Worldwide, forestry and timber businesses appreciate that market acceptability of their products is becoming ever more closely aligned with their sustainability and environmental certification. Growing numbers of public and private sector buyers are implementing timber procurement policies and environmental criteria form a core element.

“It is amazing how many [timber] procurement policies are developing,” said Jean-Pierre Martel, vice-president of sustainability at the Forest Products Association of Canada.

“Europe has been a trendsetter, but that has now transferred to North America. It now makes good business sense for suppliers to look at all the elements of sustainability together with price, service and wood quality.”

Mr Martel shared his views earlier this month during the inaugural Vision 2015 Conference, a gathering of timber industry decision-makers and customers from around the world. The Vancouver event focused on the challenges and opportunities likely to face the forest products sector over the next decade.

Hosting proceedings in British Columbia was appropriate as, according to new data, BC has doubled the amount of certified lands in the past year. There are now 41.8 million ha certified under the Forest Stewardship Council, Sustainable Forestry Initiative or the Canadian National Sustainable Forest Management Standard.

“Sustainability is part of our social licence to operate in Canada,” said Mr Martel. “These certification systems are not static, and the fact we have at least three competing systems has been good. It has triggered improvements to the various systems and practices.”

“Because we depend very much on exports to the US, Europe and Asia people here took a leadership role in getting third party certified,” he added. “Canada’s [environmental] reputation has improved in recent years and its producers are now seen as leaders and more solution-oriented over sustainability. But in the global market, we are only as strong as the weakest link. We need to bring everybody up to the same level to ensure the credibility of the sector.”

Market-driven certification

According to Weyerhaeuser chief operating officer Rich Hanson, certification in North America, as in Europe, is very much market-driven.

“Companies can show a commitment to sustainability by enhancing their traditional financial reporting to include the environmental and social impact of their operations,” he said. “This sends a strong signal to citizens and to markets.”

Another speaker, Professor Benjamin Cashore of Yale University, described his work comparing timber harvesting policy in Canada to the approaches in 38 other countries, including Latvia, New Zealand, Germany, Russia, Brazil and the US. Among his conclusions were that the rate of timber harvesting is not a true guide to the sustainability of the forest resource. He also found that the success of sustainability efforts can relate to the type of forest ownership.

“Governments face fewer hurdles in developing stringent regulations governing forest management on public land than they do on private,” he said.

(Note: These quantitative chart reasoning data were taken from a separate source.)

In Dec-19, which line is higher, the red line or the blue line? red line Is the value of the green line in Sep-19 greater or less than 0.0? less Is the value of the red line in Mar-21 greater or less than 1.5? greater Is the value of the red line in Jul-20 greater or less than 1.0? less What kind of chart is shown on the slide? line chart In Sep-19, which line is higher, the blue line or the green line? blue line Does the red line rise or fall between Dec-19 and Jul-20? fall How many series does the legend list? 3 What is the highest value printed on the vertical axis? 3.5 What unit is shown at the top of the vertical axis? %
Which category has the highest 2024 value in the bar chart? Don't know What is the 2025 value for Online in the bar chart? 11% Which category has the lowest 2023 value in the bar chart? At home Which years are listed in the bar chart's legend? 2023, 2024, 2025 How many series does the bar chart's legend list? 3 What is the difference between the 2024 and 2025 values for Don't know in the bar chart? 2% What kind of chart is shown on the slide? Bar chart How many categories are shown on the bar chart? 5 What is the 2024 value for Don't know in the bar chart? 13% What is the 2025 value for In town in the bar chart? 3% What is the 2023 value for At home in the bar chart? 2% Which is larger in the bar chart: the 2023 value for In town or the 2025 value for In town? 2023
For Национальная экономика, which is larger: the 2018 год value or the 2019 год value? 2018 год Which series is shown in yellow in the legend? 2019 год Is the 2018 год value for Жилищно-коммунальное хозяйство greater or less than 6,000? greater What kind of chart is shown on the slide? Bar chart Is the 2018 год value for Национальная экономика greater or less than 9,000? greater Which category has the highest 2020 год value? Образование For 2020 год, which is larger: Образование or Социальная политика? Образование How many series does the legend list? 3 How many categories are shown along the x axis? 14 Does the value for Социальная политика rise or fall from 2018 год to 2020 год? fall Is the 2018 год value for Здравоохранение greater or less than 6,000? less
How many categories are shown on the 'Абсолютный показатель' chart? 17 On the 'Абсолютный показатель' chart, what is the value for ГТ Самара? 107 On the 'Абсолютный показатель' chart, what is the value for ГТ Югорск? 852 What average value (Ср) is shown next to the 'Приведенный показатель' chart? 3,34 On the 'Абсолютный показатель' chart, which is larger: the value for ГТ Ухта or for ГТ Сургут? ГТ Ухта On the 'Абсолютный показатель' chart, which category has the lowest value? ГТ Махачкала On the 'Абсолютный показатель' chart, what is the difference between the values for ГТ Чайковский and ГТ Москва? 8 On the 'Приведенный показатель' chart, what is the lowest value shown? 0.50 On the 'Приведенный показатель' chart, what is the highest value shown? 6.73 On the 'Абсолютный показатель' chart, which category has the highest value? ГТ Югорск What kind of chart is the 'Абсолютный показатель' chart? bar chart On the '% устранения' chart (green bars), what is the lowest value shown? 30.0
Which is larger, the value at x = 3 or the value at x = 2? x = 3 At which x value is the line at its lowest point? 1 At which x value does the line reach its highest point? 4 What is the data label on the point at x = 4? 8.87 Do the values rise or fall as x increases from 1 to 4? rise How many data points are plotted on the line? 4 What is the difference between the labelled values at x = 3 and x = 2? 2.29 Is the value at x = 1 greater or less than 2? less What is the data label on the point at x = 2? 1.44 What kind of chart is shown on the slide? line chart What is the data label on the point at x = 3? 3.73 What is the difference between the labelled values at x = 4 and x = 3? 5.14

Prof Cashore also described how certification had become a tool for emerging eastern European wood export economies to raise their profile in the west.

Claude Martin, director-general of WWF International, stressed that, while the western countries have made progress, globally the forest product sector still has a long way to go on certification and sustainable forest management. A total of 91 million ha of the forest resource is lost each year, he said. “Temperate forests are increasing or stable, but there is a big decrease in forest area in the tropics,” said Mr Martin.

Southern parts of the Amazon, central and western Africa and parts of South-east Asia remain among the worst affected areas, with increasing incursion into forestry by agricultural development.

But raising the profile of certification in tropical areas is difficult, said Mr Martin, with large volumes of timber traded between tropical countries where the pro-certification lobby has limited influence.

According to Leif Broden, president of the Swedish Södra group, with wood product certification systems now so well established in Europe, the environmental focus for the forest products sector is increasingly switching to companies’ energy use. In fact, today, energy production from biofuel (such as sawmill chips and pellets) makes up around 25% of Södra’s profits and it generates 90% of its own power needs from the same source. It’s a win-win situation, Mr Broden concluded, with this trend enhancing the industry’s environmental reputation and the com-pany’s income from energy production offsetting relatively low recent growth in the timber market.